Bearbeiter: Bettina Sabara

KV Zahnarztangestellte: § 15 Z 2

Verfasst und unterfertigt ein Arbeitsvertragspartner ein Kündigungsschreiben und übermittelt er ein davon erstelltes Foto über „WhatsApp“ an den anderen Arbeitsvertragspartner, so wird das in § 15 Z 2 des KV für die Zahnarztangestellten Österreichs normierte Schriftformgebot für Kündigungen nicht erfüllt. Da sich der Empfänger der „WhatsApp“-Nachricht nicht ohne weiteres, also ohne zusätzliches einfaches technisches Vorgehen, einen Ausdruck in Form eines physischen Schriftstücks des ihm übermittelten Fotos des Kündigungsschreibens herstellen kann, wird den Formzwecken des Schriftformgebots, nämlich der ausreichenden Prüfungsmöglichkeit des Kündigungsschreibens und dem Beweiszweck, insbesondere auch für den Empfänger, nicht entsprochen.

OGH 28. 10. 2015, 9 ObA 110/15i

Sachverhalt

Nach dem auf das Dienstverhältnis zwischen den Parteien anwendbaren Kollektivvertrag für die Zahnarztangestellten Österreichs müssen Kündigungen bei sonstiger Rechtsunwirksamkeit schriftlich erfolgen.

Der beklagte Arbeitgeber, der die Klägerin kündigen wollte, verfasste ein Kündigungsschreiben und versah dieses mit Stempel und Unterschrift. Anschließend fotografierte er dieses Kündigungsschreiben und übermittelte das Foto über die Smartphoneanwendung „WhatsApp“ noch am 31. 10. 2014 an die Klägerin.
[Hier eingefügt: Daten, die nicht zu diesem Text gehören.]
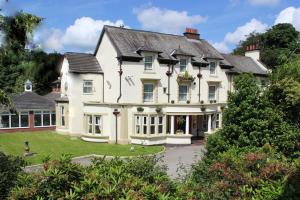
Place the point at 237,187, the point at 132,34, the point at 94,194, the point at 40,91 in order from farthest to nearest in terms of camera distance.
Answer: the point at 40,91, the point at 132,34, the point at 237,187, the point at 94,194

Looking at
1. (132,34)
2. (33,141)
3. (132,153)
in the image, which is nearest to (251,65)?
(132,34)

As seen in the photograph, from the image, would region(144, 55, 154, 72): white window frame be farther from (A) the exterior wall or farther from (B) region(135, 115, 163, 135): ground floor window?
(A) the exterior wall

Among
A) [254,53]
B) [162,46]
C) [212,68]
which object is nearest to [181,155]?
[162,46]

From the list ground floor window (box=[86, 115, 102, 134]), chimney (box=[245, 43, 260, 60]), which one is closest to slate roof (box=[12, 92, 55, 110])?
ground floor window (box=[86, 115, 102, 134])

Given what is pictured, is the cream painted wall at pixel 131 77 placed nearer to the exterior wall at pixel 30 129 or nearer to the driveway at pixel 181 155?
the driveway at pixel 181 155

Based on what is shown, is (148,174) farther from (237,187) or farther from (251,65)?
(251,65)

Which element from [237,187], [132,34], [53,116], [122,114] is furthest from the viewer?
[53,116]

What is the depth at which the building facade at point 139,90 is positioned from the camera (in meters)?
31.4

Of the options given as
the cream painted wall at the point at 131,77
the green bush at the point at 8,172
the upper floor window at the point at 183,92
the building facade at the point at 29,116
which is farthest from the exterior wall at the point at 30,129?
the green bush at the point at 8,172

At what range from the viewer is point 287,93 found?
19.2 meters

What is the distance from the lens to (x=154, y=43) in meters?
35.5

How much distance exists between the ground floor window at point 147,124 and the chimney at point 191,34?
12.7 m

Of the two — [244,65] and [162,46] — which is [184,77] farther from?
[244,65]

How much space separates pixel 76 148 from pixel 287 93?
1732cm
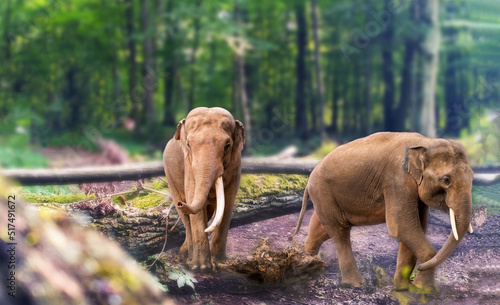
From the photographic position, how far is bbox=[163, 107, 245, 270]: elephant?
3.36 meters

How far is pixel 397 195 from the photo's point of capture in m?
3.31

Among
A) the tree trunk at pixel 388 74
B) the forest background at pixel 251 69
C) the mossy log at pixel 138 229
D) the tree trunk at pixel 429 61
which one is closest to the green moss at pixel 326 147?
the forest background at pixel 251 69

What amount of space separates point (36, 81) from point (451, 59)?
23.4 ft

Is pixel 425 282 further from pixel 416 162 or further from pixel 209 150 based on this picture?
pixel 209 150

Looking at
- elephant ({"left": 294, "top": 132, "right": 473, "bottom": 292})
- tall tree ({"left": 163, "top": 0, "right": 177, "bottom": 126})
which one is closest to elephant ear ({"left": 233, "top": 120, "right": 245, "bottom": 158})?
elephant ({"left": 294, "top": 132, "right": 473, "bottom": 292})

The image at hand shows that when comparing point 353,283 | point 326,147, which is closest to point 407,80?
point 326,147

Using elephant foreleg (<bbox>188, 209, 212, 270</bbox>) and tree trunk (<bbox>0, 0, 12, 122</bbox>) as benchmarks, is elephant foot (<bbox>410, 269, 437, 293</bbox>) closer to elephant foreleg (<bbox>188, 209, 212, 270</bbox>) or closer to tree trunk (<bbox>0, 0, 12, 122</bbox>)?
elephant foreleg (<bbox>188, 209, 212, 270</bbox>)

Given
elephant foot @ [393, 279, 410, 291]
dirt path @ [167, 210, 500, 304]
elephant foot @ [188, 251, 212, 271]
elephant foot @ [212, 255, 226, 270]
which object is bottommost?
dirt path @ [167, 210, 500, 304]

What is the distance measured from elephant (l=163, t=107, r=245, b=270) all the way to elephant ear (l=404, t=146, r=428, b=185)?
44.9 inches

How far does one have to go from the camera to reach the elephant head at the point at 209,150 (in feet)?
10.9

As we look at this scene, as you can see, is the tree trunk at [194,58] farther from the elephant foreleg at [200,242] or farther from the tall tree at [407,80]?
the elephant foreleg at [200,242]

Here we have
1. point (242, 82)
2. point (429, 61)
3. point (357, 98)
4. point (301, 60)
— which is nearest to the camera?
point (242, 82)

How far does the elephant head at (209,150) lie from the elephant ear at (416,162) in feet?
3.75

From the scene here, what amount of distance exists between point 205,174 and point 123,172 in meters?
1.44
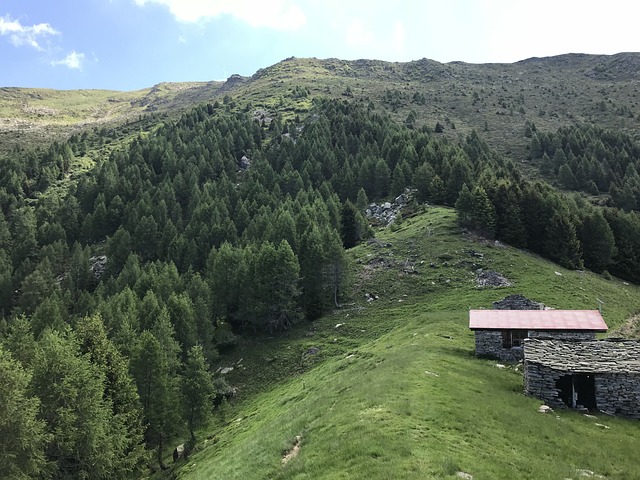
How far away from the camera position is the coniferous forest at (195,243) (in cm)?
3712

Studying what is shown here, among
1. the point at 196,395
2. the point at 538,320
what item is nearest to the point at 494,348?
the point at 538,320

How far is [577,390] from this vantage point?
2830 centimetres

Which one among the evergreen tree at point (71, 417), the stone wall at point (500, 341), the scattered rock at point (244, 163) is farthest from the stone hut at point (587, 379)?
the scattered rock at point (244, 163)

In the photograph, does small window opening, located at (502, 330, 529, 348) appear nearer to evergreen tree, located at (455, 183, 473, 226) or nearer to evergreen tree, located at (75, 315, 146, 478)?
evergreen tree, located at (75, 315, 146, 478)

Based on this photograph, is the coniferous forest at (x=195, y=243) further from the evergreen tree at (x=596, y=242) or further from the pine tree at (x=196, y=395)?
the evergreen tree at (x=596, y=242)

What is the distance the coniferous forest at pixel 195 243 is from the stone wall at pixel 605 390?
32.7 metres

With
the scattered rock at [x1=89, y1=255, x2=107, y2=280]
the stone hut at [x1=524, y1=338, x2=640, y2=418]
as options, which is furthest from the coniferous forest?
the stone hut at [x1=524, y1=338, x2=640, y2=418]

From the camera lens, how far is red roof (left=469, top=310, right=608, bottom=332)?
37.6 meters

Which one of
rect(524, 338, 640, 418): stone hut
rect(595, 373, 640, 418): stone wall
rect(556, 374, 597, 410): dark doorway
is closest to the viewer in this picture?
rect(595, 373, 640, 418): stone wall

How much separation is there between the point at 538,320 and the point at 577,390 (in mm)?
11819

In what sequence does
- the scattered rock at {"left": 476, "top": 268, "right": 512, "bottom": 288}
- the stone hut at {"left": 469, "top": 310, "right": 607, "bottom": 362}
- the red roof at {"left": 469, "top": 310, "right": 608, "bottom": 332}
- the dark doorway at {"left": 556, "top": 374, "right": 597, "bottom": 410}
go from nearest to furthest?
the dark doorway at {"left": 556, "top": 374, "right": 597, "bottom": 410}, the stone hut at {"left": 469, "top": 310, "right": 607, "bottom": 362}, the red roof at {"left": 469, "top": 310, "right": 608, "bottom": 332}, the scattered rock at {"left": 476, "top": 268, "right": 512, "bottom": 288}

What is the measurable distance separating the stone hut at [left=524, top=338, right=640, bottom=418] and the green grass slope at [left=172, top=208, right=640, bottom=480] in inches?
60.1

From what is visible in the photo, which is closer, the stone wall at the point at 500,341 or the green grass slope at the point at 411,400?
the green grass slope at the point at 411,400

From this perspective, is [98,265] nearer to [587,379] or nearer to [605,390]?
[587,379]
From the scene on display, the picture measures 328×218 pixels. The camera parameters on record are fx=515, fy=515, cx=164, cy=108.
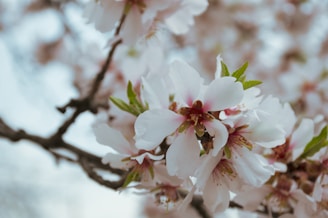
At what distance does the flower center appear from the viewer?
0.79 meters

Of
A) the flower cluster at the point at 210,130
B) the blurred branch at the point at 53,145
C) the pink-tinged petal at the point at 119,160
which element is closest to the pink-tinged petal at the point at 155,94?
the flower cluster at the point at 210,130

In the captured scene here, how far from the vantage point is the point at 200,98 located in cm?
80

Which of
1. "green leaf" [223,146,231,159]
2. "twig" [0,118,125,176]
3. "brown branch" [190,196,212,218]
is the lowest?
"brown branch" [190,196,212,218]

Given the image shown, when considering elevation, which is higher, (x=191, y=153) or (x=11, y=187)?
(x=191, y=153)

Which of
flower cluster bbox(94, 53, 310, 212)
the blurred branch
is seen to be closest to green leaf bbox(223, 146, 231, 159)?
flower cluster bbox(94, 53, 310, 212)

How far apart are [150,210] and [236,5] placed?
48.1 inches

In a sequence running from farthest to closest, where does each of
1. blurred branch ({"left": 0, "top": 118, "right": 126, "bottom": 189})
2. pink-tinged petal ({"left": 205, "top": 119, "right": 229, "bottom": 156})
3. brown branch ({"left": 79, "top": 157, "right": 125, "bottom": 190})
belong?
blurred branch ({"left": 0, "top": 118, "right": 126, "bottom": 189}), brown branch ({"left": 79, "top": 157, "right": 125, "bottom": 190}), pink-tinged petal ({"left": 205, "top": 119, "right": 229, "bottom": 156})

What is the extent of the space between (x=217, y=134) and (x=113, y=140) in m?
0.20

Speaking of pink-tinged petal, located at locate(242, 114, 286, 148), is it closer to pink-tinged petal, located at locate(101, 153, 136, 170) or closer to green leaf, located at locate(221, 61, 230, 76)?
green leaf, located at locate(221, 61, 230, 76)

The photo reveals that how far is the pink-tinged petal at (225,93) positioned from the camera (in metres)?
0.75

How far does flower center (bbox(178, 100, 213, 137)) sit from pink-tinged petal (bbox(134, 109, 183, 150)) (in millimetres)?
33

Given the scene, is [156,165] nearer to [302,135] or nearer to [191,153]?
[191,153]

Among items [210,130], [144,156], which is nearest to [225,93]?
[210,130]

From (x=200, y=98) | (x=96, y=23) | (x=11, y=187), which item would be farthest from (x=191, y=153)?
(x=11, y=187)
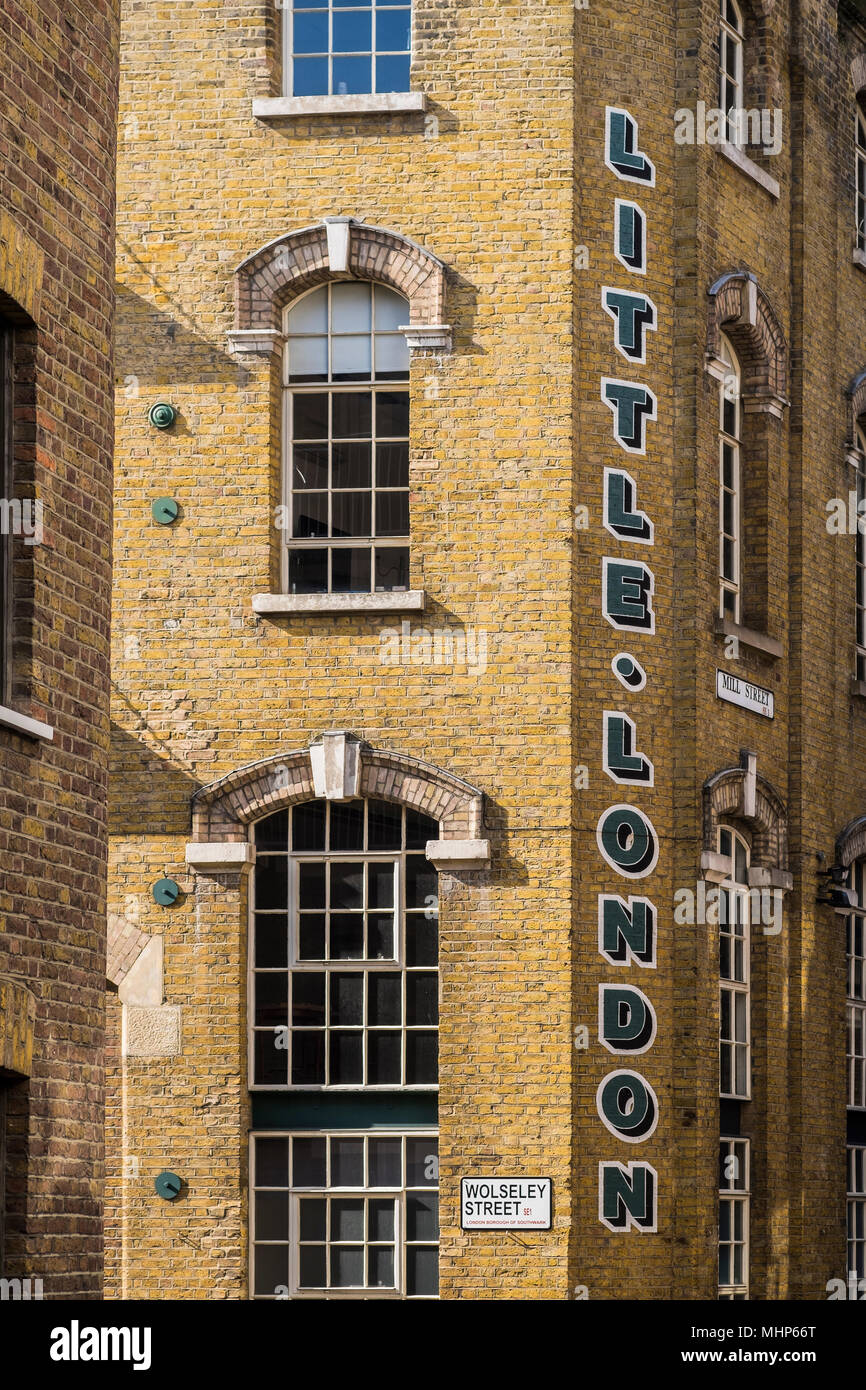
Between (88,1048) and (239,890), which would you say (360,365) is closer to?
(239,890)

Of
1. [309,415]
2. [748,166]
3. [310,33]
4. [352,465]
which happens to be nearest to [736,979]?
[352,465]

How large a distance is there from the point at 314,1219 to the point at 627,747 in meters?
4.48

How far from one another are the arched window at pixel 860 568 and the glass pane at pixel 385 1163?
7.70m

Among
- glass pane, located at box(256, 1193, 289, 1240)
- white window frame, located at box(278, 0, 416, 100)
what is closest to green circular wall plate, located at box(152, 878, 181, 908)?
glass pane, located at box(256, 1193, 289, 1240)

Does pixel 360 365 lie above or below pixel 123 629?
above

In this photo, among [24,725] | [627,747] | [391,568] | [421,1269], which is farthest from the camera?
[391,568]

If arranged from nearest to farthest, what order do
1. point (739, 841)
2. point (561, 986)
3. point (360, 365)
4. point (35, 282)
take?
point (35, 282) < point (561, 986) < point (360, 365) < point (739, 841)

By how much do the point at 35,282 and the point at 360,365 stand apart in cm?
849

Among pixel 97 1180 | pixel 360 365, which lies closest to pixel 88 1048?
pixel 97 1180

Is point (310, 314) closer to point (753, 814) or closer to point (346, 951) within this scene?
point (346, 951)

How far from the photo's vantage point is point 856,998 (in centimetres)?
2308

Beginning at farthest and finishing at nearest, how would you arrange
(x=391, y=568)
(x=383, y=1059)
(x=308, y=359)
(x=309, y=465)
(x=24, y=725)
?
(x=308, y=359) < (x=309, y=465) < (x=391, y=568) < (x=383, y=1059) < (x=24, y=725)

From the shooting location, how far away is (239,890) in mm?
18984

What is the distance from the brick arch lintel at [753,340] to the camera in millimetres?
20781
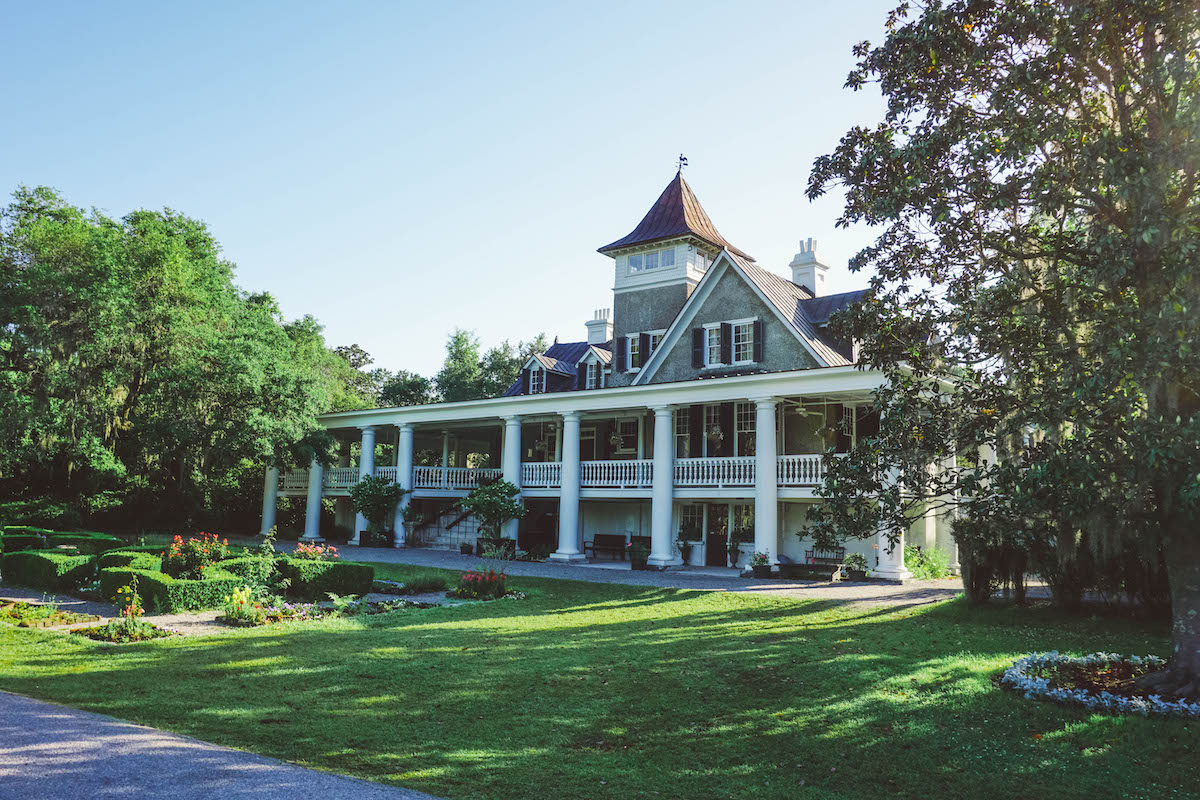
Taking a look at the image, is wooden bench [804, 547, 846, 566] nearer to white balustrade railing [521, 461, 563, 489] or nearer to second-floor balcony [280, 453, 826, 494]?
second-floor balcony [280, 453, 826, 494]

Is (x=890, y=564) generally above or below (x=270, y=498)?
below

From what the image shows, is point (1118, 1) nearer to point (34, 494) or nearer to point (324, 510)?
point (324, 510)

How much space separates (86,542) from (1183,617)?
24.4m

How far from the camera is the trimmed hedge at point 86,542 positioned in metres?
Result: 21.9

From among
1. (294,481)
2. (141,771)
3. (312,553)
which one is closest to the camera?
(141,771)

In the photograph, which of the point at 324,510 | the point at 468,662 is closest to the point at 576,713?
the point at 468,662

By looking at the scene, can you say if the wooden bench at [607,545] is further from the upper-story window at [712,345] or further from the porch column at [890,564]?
the porch column at [890,564]

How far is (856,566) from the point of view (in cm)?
2036

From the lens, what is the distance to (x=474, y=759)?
6551 mm

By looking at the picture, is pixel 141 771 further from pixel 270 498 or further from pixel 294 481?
pixel 294 481

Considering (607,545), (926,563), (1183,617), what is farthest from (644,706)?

Das auch per Post übermittelte Kündigungsschreiben ging der Klägerin erst am 4. 11. 2014 zu.

Die Klägerin steht auf dem Standpunkt, dass die ihr über „WhatsApp“ übermittelte Fotografie des Kündigungsschreibens nicht das im KV normierte Formerfordernis der Schriftlichkeit erfülle. Da ihr die schriftliche Kündigung erst am 4. 11. 2014 zugegangen sei, stehe ihr unter Zugrundelegung einer Kündigungsfrist von 2 Monaten zum Monatsletzten eine Kündigungsentschädigung bis 31. 1. 2015 zu.

Das Erstgericht gab der Klage statt. Das Berufungsgericht teilte hingegen die Ansicht des Arbeitgebers, dass dem Schriftformgebot entsprochen worden sei und wies das Begehren auf Kündigungsentschädigung, soweit es den Zeitraum 1. 1. 2015 bis 31. 1. 2015 betraf, ab.

Der OGH erachtet die ordentliche Revision zur Frage, ob die Übermittlung eines mit Originalunterschrift versehenen Kündigungsschreibens über „WhatsApp“ dem Schriftlichkeitsgebot entspricht, für zulässig.

Entscheidung

Schriftformgebot bedeutet Unterschriftlichkeit

Nach § 886 Satz 1 ABGB kommt ein Vertrag, für den Gesetz oder Parteiwille Schriftlichkeit bestimmt, durch die Unterschrift der Parteien zustande. Diese Bestimmung ist nicht nur auf Verträge, sondern auch auf einseitige Erklärungen anzuwenden, für welche das Gesetz, ohne eine entsprechende Einschränkung zu machen, Schriftlichkeit normiert. Das Gesetz versteht Schriftlichkeit in § 886 ABGB als „Unterschriftlichkeit“, die durch eigenhändige Unterfertigung unter den Text hergestellt wird. Das Erfordernis der Schriftform soll schon ganz allgemein gewährleisten, dass aus dem Schriftstück der Inhalt der Erklärung, die abgegeben werden soll, und die Person, von der sie ausgeht, hinreichend zuverlässig entnommen werden können (vgl OGH 7. 2. 2008, 9 ObA 96/07v, ARD 5867/6/2008).

Die unterschiedlichen Formgebote sind nach ihrem jeweiligen Zweck zu untersuchen. In jedem Einzelfall ist auch zu prüfen, ob ein Schriftformgebot nach dem konkreten Formzweck auch dann eingehalten ist, wenn das eigenhändig unterfertigte Schriftstück bloß unter Einsatz elektronischer Medien übermittelt wird (siehe zB Kolmasch in Schwimann/Kodek, ABGB Taschenkommentar3 § 886 Rz 5).

Zweck der Schriftform

Der Zweck der Schriftform (mit Unterschrift) wird auch im Übereilungsschutz und in der Beweissicherung gesehen. Aber auch andere Zwecke, die sich zum Teil mit den genannten überschneiden, kommen in Betracht, etwa dass eine Erklärung in Bezug auf die Person des Erklärenden und den Inhalt besonders augenscheinlich gemacht wird. Dieser letztgenannte Zweck kann sich sowohl auf die Ausstellerseite (Schutz vor Übereilung bei Abgabe der Erklärung) als auch auf die Empfängerseite (besondere Bedeutung des Schreibens) beziehen.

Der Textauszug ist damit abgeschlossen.